Tuesday, January 27, 2009

BlackBerrys Before Water


Many of my friends and family have realized something very strange about my situation in Muhuru.  While I shower out of a bucket with water provided by good ol’ Lake Victoria (heated using a wood fire and transported by donkey, of course), I can easily gchat with a friend in New York while walking three miles home on a rocky, dirt road.  Yes, I have a BlackBerry in Kenya.

Several months ago in Muhuru Bay, Safaricom, a huge cell service company, built a tower atop one of the hills over looking the lake.  “How is a cell tower possible if you don’t have electricity?” you ask.  Generators.  Big, loud generators powered by diesel fuel.  “And how do people charge their phones if they don’t have anywhere to plug them in?” you ask.  Easy – our hut is one place. There are a few other families with solar powered generators, and a few scattered petrol powered generators that charge Sh 20 per charge.

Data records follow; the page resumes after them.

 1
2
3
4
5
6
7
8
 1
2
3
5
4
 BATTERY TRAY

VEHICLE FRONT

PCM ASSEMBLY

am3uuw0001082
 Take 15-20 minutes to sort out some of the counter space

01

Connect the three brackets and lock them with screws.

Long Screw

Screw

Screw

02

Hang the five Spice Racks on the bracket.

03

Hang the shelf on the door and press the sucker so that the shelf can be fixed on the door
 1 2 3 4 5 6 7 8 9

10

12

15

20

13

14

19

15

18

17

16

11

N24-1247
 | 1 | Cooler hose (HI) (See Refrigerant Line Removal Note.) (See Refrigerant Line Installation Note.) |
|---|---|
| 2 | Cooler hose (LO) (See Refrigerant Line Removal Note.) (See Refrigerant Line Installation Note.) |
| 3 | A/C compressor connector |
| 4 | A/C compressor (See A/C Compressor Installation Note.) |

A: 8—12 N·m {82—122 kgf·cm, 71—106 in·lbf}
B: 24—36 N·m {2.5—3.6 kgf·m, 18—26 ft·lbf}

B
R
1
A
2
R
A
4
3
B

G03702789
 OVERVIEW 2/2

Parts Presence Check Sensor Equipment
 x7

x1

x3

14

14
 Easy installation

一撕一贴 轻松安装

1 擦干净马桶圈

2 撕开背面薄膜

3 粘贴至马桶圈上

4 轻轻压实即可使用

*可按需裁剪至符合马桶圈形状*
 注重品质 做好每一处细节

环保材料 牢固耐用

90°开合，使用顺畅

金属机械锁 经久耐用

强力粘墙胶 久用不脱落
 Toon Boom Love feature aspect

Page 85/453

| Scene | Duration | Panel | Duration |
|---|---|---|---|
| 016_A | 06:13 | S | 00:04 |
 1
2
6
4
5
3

So, believe it or not, we have BlackBerry devices in this tiny fishing village before we have running water.  Isn’t it strange how development works?

I have a theory. Cell phones have begun to revolutionize Muhuru. People need to charge their phones… they purchase solar. People want computers so that they can browse the internet. They have begun to realize that they are CONNECTED to the world outside of Muhuru, and they want to be more connected. It is almost as if, in this tiny town without a paved road, without gridded electricity, we are skipping decades, even centuries of development, moving straight to the part that matters the most – our connection to the people around us – calling them, emailing them our precious thoughts, and gchatting with them when we wish to communicate.

I could go into a full analysis of how the past 150 years of development in the west has materialized us, has alienated us from each other, and has even hardened our abilities to love and unite with other human beings. (AKA “the Ipod Phenomenon. Leave me alone, I’m listening to my Ipod.”) But what I am seeing here in Africa is that our consciousness as human beings may, in fact, be moving to a new level, one of strength, one of understanding, one of unity. We are longing to connect.